We strive to improve the quality of life and living standards of people around the globe and especially the emerging markets. Towards the goal we have partnered with inventors and innovaters to bring time tested and patented solutions with solid partnerships worldwide.
Liquidity and Capital Resources
As of February 28, 2011, we had cash of $40,514 and a working capital shortfall of $379. Our accumulated deficit from inception to February 28, 2011 was $50,287. Our net loss of $28,916 for the three months ended February 28, 2011 was mostly funded by loans and funding from related parties. For the three months ended February 28, 2011, we raised $57,830 from financing activities, compared to $nil during the same period in 2010. During the three months ended February 28, 2011 our cash position increased by $40,400.
3
We used net cash of $17,430 in operating activities for the three months ended February 28, 2011 compared to net cash of $5,925 used in operating activities for the same period in 2010. This increase was due to increased activities.

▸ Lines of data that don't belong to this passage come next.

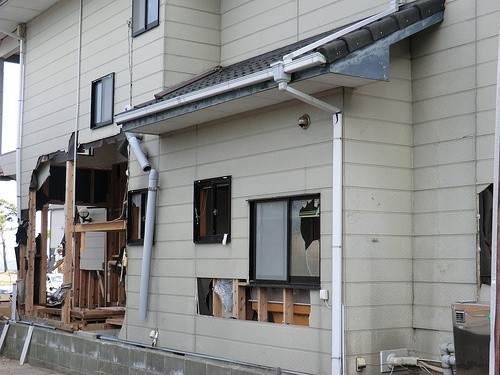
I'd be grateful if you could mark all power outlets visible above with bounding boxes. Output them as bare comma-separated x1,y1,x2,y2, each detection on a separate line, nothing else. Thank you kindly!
380,348,409,373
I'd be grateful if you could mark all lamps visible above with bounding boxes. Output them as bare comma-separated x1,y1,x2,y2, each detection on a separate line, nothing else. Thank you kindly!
77,207,92,223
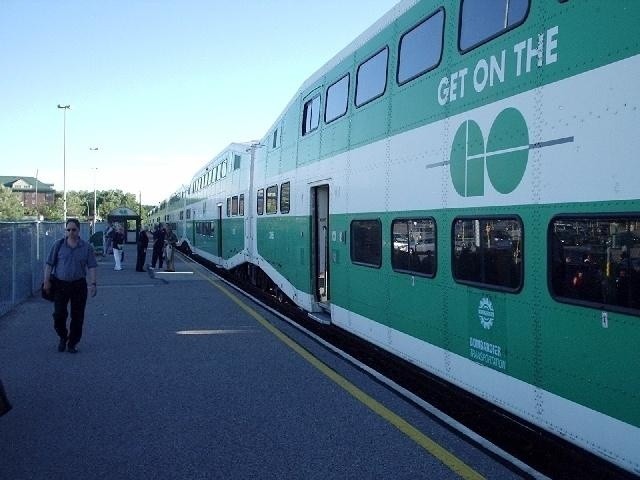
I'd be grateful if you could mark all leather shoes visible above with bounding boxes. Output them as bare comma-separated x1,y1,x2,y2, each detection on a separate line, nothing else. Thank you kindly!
59,333,69,351
68,342,78,352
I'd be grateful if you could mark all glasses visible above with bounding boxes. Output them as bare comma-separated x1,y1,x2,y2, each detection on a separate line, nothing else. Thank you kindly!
67,229,76,232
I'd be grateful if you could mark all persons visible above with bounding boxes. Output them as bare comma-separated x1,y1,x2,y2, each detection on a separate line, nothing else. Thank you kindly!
103,223,179,273
394,219,640,306
43,219,98,353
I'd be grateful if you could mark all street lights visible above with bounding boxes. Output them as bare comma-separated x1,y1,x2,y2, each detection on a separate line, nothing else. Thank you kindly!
89,147,100,230
57,104,71,229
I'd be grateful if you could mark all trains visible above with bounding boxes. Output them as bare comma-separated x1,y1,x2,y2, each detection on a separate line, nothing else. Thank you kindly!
146,0,639,475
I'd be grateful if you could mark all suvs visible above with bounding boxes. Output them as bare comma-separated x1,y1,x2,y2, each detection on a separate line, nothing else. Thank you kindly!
409,237,435,255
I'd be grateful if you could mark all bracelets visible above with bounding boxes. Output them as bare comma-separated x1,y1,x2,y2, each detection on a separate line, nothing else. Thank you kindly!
90,280,97,287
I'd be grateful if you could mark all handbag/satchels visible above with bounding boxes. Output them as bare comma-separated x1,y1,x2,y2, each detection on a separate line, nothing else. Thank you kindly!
42,274,56,301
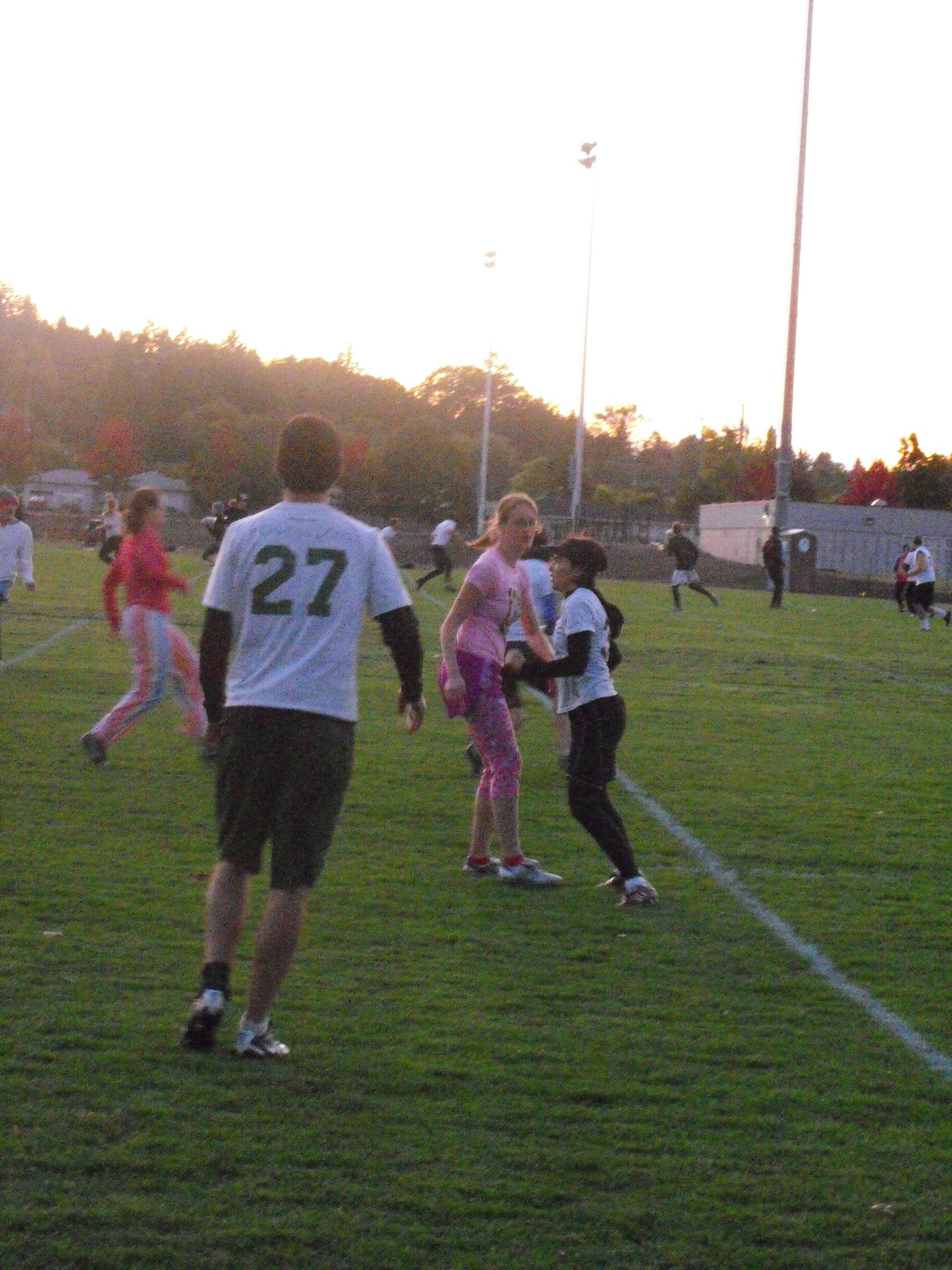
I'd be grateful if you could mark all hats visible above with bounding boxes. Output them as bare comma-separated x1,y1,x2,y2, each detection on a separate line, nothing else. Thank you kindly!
539,536,608,574
237,494,248,501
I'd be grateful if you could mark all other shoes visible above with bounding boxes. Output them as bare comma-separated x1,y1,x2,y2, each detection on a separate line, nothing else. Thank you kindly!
414,579,423,590
199,745,219,762
558,754,568,768
80,733,105,765
465,743,483,773
444,586,457,594
944,610,951,628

During the three months ended February 28, 2011 our monthly cash requirement was $5,810 compared to $1,975 for the same period in 2010. At February 28, 2011, we had cash of $40,514, which will cover our costs for almost 7 months according to our current monthly burn rate.
In the next 12 months, we do not intend to spend any substantial funds on research and development and do not intend to purchase any major equipment.
We do not anticipate any material commitments for capital expenditures in the near term. While we continue to work towards 100% capacity, we feel that current cash on hand is sufficient to satisfy cash requirements. If we are unable to continue to develop and implement a profitable business plan, we will be required to seek additional avenues to obtain funds necessary to sustain operations, including equity and/or debt financing. There can be no assurance that financing will be available to us on acceptable terms, if at all.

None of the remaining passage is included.